L’anéantissement de toute forme d’opposition au nom du consensus a fini par verrouiller toute la société.
Renversé par le putsch militaire du 22 mars, le président malien Amadou Toumani Touré (dit ATT), a manqué sa sortie de fin de mandat prévue le 29 avril, après avoir grandement contribué à l’essor de la démocratie dans son pays. Le coup d’Etat, mené par des militaires du rang, peu gradés et inconnus, issus de la caserne de Kati près de Bamako, a fait éclater au grand jour les carences d’une politique de consensus dont ATT avait fait sa vitrine.
Si les revendications de la junte, réunie autour d’un « Comité national pour le redressement de la démocratie et la restauration de l’Etat » (CNRDRE) et menée par le capitaine Amadou Sanogo, sont confuses, les critiques, elles, se vérifient sur le terrain.
Manque d’autorité
Le pouvoir, gagné par une corruption qui n’a pas épargné le Mali, est accusé de ne pas fournir suffisamment d’équipement pour combattre la rébellion touareg du Nord Mali, menée par le mouvement national de libération de l’Azawad (MNLA), et d’être trop laxiste vis-à-vis des activistes d’Al-Qaïda au Maghreb islamique (Aqmi) qui occupent la même région désertique.
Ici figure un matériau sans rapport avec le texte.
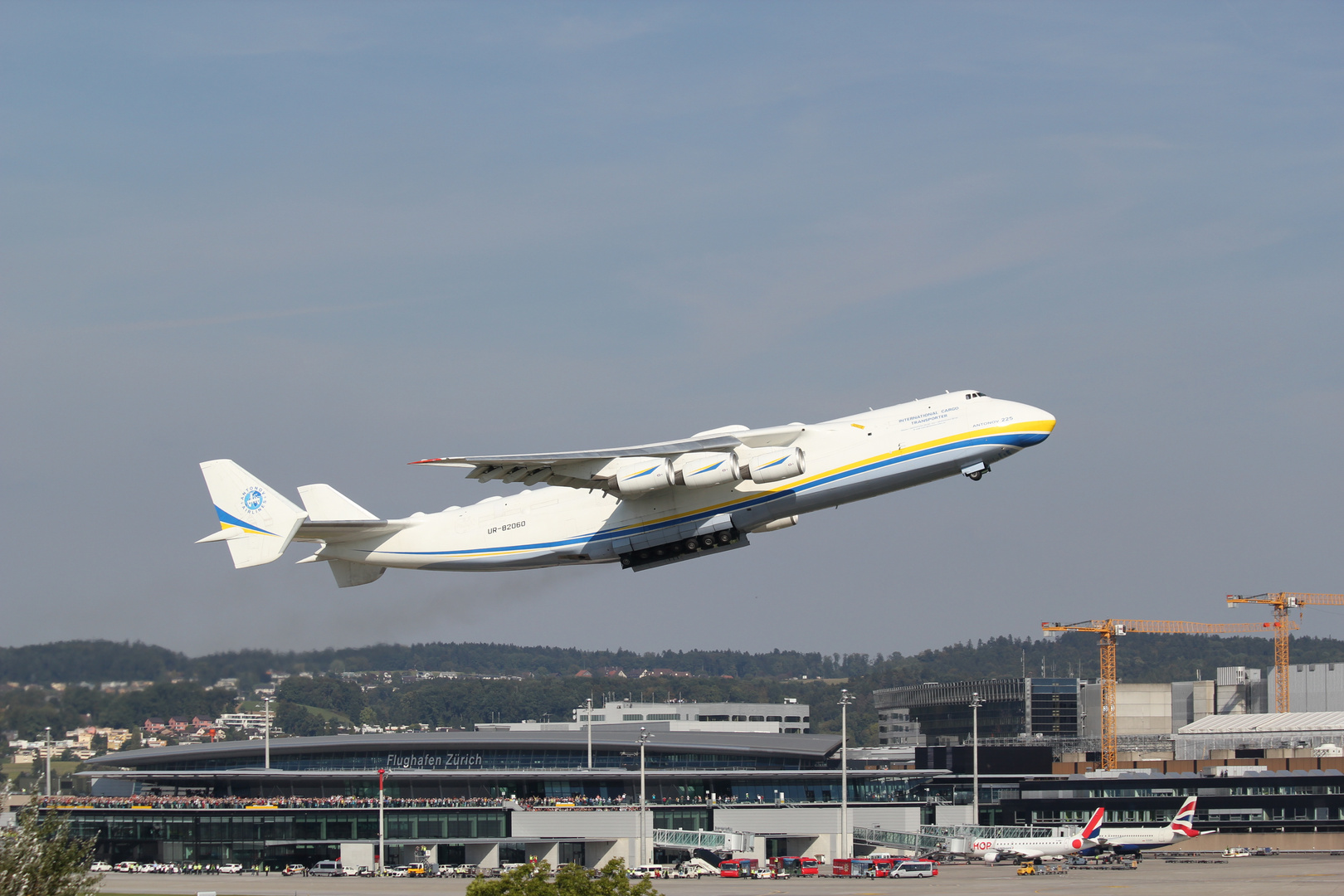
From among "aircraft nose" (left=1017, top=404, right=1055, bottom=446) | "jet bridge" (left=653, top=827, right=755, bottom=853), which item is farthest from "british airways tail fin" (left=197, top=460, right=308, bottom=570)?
"jet bridge" (left=653, top=827, right=755, bottom=853)

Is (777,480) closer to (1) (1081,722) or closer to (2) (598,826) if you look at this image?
(2) (598,826)

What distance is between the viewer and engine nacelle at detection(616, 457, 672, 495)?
111 ft

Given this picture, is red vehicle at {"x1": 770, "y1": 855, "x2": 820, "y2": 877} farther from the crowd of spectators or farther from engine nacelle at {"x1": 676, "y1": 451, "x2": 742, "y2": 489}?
engine nacelle at {"x1": 676, "y1": 451, "x2": 742, "y2": 489}

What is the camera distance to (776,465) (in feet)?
109

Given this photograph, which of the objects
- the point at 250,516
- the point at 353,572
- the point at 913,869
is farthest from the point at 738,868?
the point at 250,516

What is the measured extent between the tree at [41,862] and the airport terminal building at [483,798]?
38687mm

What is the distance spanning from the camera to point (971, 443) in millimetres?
33750

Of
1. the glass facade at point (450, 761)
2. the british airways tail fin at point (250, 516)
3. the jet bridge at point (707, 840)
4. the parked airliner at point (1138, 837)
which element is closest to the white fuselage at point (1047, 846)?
the parked airliner at point (1138, 837)

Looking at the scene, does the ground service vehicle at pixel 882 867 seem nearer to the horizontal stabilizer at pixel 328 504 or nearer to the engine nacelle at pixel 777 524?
the engine nacelle at pixel 777 524

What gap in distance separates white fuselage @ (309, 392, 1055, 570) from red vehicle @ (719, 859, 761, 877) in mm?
30364

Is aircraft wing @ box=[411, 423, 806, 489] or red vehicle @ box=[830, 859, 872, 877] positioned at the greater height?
aircraft wing @ box=[411, 423, 806, 489]

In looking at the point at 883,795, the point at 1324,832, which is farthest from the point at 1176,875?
the point at 883,795

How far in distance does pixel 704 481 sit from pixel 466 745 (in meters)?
62.6

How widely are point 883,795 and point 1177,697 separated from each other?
59.7m
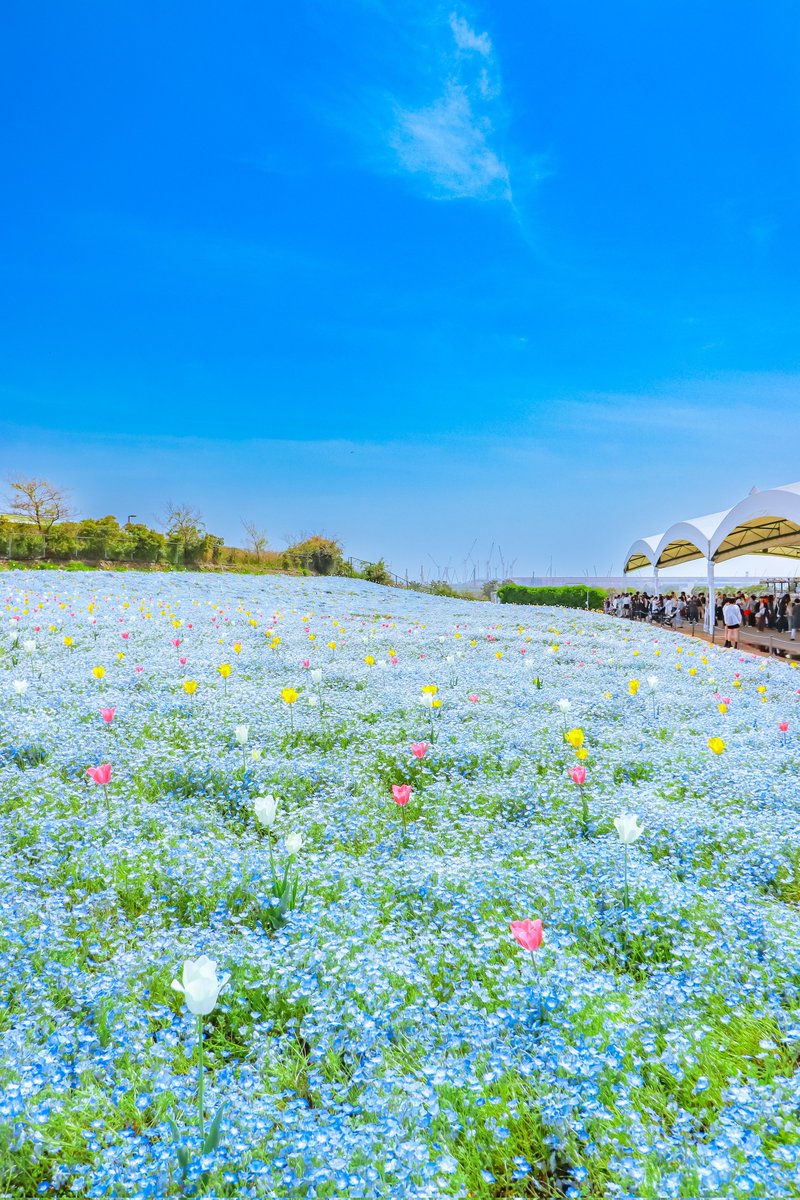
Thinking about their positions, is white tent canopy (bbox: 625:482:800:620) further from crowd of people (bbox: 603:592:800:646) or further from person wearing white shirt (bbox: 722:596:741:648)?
person wearing white shirt (bbox: 722:596:741:648)

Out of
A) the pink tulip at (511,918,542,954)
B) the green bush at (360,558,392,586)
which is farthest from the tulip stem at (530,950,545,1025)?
the green bush at (360,558,392,586)

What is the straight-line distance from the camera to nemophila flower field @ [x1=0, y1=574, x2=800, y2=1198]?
1.89 meters

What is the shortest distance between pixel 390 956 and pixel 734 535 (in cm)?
3050

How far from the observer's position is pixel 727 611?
18.2 m

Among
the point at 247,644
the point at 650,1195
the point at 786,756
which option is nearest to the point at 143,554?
the point at 247,644

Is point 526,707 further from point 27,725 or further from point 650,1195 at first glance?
point 650,1195

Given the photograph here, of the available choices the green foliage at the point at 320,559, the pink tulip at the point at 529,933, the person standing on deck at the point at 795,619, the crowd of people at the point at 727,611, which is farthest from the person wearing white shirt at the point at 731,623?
the green foliage at the point at 320,559

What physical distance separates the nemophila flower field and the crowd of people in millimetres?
14326

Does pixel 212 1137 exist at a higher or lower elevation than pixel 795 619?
lower

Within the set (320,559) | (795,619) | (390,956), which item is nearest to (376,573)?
(320,559)

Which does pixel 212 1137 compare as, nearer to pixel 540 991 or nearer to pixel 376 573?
pixel 540 991

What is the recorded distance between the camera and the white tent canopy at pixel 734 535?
18531 mm

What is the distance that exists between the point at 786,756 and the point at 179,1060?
4.88 metres

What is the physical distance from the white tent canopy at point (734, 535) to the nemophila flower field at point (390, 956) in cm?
1524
En cause, le manque d’autorité d’ATT. « Le président malien n’a jamais été dans le conflit, ce qui pouvait le rendre sympathique mais ne facilitait pas les prises de décisions », estime Pierre Boilley, directeur du Centre d’études des mondes africains, interrogé par « le Nouvel Observateur ». « Il a réuni autour de lui presque tous les partis, il n’y a donc plus vraiment d’opposition organisée, ni de débat. La démocratie au Mali en pâtissait ». L’anéantissement de toute forme d’opposition au nom du consensus a fini par verrouiller toute la société.
Déroutes de l’armée
Le président malien annonçait des victoires contre le MNLA, là où les défaites se succédaient. Le 17 janvier, la ville d’Aguelhok est prise par la rébellion. 85 militaires et gendarmes sont massacrés, plus de 100.000 personnes sont déplacées. Des opérations ont dû être arrêtées parce que le carburant n’avait pas été acheminé. Le 12 mars, c’est la ville de Tessalit qui tombe aux mains de la rébellion. Le pouvoir parle alors de repli stratégique.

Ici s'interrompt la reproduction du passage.